The AI presents a relative value for the quantity of intrathecally synthesized specific antibodies. With the invention of the measurement of absolute antibody concentrations (5) the evaluation of quantitative intrathecal antibody synthesis became possible. With an improved calculation of the specific antibody fraction in CSF, Fs, a virus-driven antibody synthesis can now be discriminated from a polyspecific, network- related immune response.

These methodological improvements are based on the evaluation of immunoglobulin quotients QIgG, QIgA, QIgM with a nonlinear, hyperbolic discrimination function, QLim (2), which allows the sensitive discrimination between blood- and brain- derived immunoglobulin fractions (i.e., intrathecal synthesis of IgG, IgA and IgM) in CSF. This replaces the earlier linear approaches, like IgG-Index (Ref. in (1)), which lead to false interpretations in cases of a blood/CSF barrier dysfunction as demonstrated in detail (1).

The polyspecific, oligoclonal IgG response is seen in many chronic, acute and subacute inflammatory diseases of the CNS, but there are basic differences in quantity (Tab. 1) and the frequency of an intrathecally synthesized antibody species (4, 7).

In MS (4) as well as in autoimmune diseases with involvement of the CNS (6), i.e., in chronic inflammatory diseases, we observe a high frequency of measles-, rubella- and VZV intrathecal antibody synthesis among antibodies against other virotropic viruses or other microorganisms, like toxoplasma gondii (4), or chlamydia pneumonia (14). This frequency is not seen in any other acute or subacute chronic disease.

The frequency of measles antibodies in MS is 78%, for rubella 60%, for VZV 55% and for HSV 28%. In other acute or subacute inflammatory diseases (HSV-E, SSPE, neurosyphilis, neurotuberculosis) we find the antibody response for these single species with the frequency below 5% and for a combination of two antibody species (e.g., measles and rubella) below 0.1%.

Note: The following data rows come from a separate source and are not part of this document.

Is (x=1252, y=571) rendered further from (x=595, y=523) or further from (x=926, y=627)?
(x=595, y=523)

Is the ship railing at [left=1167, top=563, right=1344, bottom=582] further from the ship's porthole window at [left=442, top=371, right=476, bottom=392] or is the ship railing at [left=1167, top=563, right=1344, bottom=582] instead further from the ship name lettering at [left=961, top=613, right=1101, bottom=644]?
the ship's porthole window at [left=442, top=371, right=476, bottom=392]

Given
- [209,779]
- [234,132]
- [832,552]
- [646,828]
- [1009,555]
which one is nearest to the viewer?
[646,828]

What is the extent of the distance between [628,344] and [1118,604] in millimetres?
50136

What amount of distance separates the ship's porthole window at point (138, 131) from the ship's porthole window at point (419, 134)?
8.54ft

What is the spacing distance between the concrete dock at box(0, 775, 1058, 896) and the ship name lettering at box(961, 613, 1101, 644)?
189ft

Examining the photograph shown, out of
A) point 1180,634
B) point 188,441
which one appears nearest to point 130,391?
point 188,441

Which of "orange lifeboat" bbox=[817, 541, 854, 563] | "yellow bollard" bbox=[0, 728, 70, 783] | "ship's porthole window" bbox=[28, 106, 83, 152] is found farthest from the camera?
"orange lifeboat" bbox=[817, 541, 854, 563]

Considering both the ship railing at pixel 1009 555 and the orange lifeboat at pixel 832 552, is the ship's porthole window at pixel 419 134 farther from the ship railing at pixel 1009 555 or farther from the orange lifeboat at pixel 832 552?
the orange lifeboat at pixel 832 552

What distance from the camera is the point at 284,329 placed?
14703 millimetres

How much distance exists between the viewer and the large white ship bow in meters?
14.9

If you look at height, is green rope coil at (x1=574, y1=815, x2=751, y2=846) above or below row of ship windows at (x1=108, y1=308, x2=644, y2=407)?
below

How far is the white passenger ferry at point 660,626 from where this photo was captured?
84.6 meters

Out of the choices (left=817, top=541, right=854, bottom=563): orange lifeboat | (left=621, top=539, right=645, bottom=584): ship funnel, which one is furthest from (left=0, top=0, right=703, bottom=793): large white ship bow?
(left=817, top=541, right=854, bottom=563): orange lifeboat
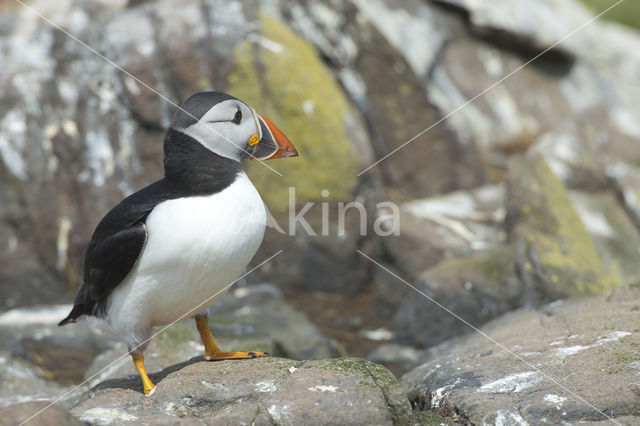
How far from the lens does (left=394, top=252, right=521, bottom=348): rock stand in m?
6.95

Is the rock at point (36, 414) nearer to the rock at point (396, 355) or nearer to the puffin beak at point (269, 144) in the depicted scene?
the puffin beak at point (269, 144)

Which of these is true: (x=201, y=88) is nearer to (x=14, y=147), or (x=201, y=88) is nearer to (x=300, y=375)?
(x=14, y=147)

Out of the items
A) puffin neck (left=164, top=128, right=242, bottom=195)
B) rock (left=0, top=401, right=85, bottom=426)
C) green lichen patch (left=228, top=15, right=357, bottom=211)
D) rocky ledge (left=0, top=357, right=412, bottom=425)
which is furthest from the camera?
green lichen patch (left=228, top=15, right=357, bottom=211)

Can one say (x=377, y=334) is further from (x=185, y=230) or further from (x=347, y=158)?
(x=185, y=230)

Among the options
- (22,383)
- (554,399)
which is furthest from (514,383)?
(22,383)

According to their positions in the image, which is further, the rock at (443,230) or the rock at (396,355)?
the rock at (443,230)

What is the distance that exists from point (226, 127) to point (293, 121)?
470cm

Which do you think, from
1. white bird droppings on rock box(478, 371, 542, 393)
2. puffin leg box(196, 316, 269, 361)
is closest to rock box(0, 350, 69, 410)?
puffin leg box(196, 316, 269, 361)

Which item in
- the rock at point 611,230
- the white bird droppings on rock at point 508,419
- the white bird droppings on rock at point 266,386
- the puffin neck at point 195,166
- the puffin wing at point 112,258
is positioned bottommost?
the rock at point 611,230

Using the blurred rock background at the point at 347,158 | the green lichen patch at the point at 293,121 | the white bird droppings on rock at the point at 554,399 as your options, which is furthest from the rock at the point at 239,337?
the white bird droppings on rock at the point at 554,399

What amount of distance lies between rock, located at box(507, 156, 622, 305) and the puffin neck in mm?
3758

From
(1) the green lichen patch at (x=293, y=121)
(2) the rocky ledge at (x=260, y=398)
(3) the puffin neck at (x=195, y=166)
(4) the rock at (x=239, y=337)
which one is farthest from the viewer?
(1) the green lichen patch at (x=293, y=121)

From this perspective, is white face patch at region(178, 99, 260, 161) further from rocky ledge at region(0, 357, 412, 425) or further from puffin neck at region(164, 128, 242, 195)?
rocky ledge at region(0, 357, 412, 425)

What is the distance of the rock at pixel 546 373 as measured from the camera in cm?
352
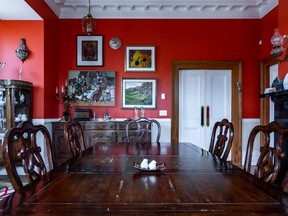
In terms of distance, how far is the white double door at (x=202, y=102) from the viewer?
496 centimetres

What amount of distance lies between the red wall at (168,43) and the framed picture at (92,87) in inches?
4.5

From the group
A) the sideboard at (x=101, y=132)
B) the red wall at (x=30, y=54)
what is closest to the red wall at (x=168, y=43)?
the sideboard at (x=101, y=132)

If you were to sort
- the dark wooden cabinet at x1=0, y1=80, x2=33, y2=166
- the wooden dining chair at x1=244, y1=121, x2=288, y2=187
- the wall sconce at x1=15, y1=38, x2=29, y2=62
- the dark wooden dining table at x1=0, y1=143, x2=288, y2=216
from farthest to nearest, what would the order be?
the wall sconce at x1=15, y1=38, x2=29, y2=62
the dark wooden cabinet at x1=0, y1=80, x2=33, y2=166
the wooden dining chair at x1=244, y1=121, x2=288, y2=187
the dark wooden dining table at x1=0, y1=143, x2=288, y2=216

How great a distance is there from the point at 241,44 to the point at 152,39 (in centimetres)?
181

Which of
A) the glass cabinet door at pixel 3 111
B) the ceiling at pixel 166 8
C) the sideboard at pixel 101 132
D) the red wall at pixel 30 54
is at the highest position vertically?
the ceiling at pixel 166 8

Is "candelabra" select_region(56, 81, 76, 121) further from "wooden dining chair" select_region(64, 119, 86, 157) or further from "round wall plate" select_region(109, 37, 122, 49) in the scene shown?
"wooden dining chair" select_region(64, 119, 86, 157)

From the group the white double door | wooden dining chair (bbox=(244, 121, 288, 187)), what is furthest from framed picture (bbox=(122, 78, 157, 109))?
wooden dining chair (bbox=(244, 121, 288, 187))

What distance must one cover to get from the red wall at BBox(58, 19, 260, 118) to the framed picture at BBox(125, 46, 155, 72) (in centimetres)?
10

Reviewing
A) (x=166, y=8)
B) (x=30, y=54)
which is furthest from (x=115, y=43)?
(x=30, y=54)

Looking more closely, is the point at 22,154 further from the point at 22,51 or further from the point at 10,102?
the point at 22,51

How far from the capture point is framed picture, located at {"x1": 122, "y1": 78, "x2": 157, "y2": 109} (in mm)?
4828

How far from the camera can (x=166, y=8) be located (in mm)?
4805

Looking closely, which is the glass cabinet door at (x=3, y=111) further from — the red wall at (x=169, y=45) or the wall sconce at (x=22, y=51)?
the red wall at (x=169, y=45)

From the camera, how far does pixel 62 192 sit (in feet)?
3.42
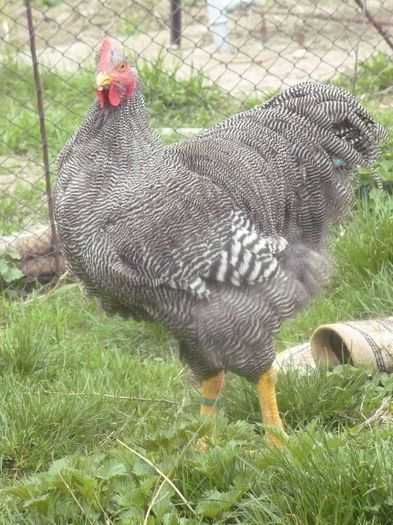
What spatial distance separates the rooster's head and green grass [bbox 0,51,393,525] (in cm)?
134

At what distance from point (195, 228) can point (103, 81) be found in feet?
2.35

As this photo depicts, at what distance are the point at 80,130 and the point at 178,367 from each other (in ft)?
4.79

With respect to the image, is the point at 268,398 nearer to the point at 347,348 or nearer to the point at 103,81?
the point at 347,348

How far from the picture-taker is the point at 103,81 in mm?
4398

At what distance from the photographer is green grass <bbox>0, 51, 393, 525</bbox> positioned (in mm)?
3535

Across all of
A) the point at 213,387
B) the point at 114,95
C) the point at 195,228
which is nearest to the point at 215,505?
the point at 195,228

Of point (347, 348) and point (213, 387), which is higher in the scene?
point (347, 348)

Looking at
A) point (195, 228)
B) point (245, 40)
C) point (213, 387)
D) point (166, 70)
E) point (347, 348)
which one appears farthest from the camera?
point (245, 40)

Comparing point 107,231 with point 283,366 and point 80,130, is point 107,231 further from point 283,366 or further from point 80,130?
point 283,366

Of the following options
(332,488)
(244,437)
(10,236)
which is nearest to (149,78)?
(10,236)

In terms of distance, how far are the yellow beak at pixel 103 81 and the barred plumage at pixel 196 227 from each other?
3 cm

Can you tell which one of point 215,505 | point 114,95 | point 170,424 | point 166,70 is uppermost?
point 114,95

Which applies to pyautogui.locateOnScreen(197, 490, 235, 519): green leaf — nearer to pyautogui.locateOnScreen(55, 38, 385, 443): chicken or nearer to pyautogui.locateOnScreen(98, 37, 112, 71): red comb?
pyautogui.locateOnScreen(55, 38, 385, 443): chicken

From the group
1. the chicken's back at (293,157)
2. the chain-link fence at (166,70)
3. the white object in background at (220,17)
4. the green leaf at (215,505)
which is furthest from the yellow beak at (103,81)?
the white object in background at (220,17)
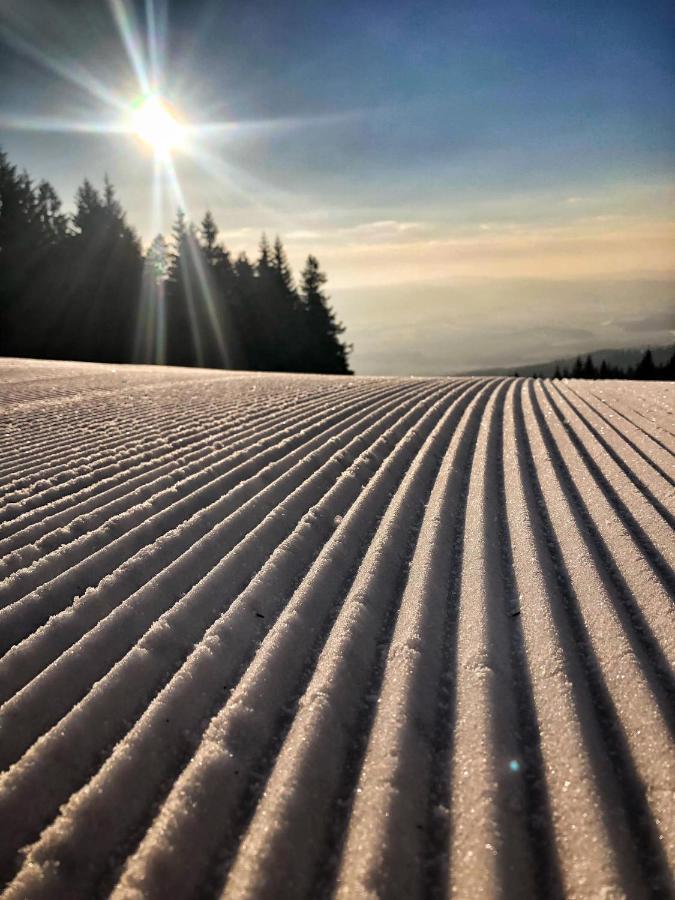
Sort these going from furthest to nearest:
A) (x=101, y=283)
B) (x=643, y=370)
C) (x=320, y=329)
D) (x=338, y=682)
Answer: (x=643, y=370) < (x=320, y=329) < (x=101, y=283) < (x=338, y=682)

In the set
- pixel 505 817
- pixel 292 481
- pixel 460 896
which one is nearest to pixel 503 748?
pixel 505 817

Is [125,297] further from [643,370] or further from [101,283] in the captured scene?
[643,370]

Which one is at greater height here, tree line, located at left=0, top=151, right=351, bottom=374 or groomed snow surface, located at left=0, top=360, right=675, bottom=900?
tree line, located at left=0, top=151, right=351, bottom=374

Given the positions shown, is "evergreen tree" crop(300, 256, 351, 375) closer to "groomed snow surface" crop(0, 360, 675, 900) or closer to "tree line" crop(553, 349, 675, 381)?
"tree line" crop(553, 349, 675, 381)

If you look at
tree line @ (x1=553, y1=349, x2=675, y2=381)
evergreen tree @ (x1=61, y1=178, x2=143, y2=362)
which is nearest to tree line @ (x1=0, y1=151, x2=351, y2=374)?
evergreen tree @ (x1=61, y1=178, x2=143, y2=362)

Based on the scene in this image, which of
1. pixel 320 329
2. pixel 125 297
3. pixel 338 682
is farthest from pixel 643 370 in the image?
pixel 338 682

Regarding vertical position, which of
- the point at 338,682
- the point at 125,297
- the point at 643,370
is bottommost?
the point at 338,682

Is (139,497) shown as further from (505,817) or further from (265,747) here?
(505,817)
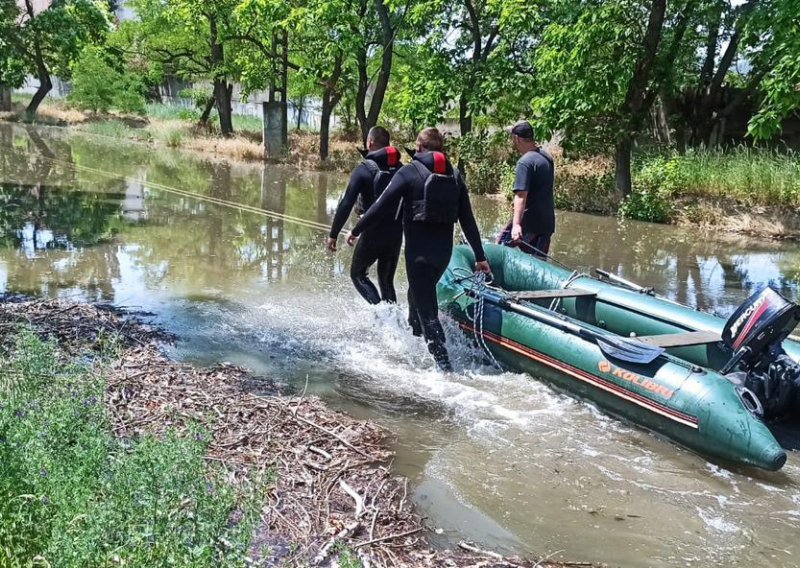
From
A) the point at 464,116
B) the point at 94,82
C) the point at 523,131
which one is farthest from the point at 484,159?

In MS patients we observed with an increasing intrathecal IgG fraction an increasing frequency of the combination of all three antibody species (measles, rubella, zoster = M, R, Z) compared with those patients who had a low intrathecal IgG response with only one or a combination of two of these three antibodies (4). With increasing intrathecal IgG synthesis there is also an increasing amount of antibodies produced for these MRZ species, indicated by an increasing AI (4).

With the invention of the quantitation, i.e., characterization of the intensity of the intrathecal antibody response (5) and the improvement of the calculation (7) for FS (Methods), we get new perspectives for detection of intrathecally synthesized antibodies, regarding its diagnostic as well as its pathophysiological relevance.

Table 1. Mean intensity of the intrathecal virus-specific antibody synthesis in acute, subacute and chronic inflammatory diseases nof the CNS. Comparison of the Antibody-index (AI) and the specific intrathecal antibody fraction (FS) against the causative antigen in subacute sclerosing panencephalitis (SSPE), herpes simplex encepahalitis (HSV-E) and the Fuchs heterochromic cyclitis of the eye (FHC) besides multiple sclerosis (MS) with a polyspecific immune reaction against non-causal antigens.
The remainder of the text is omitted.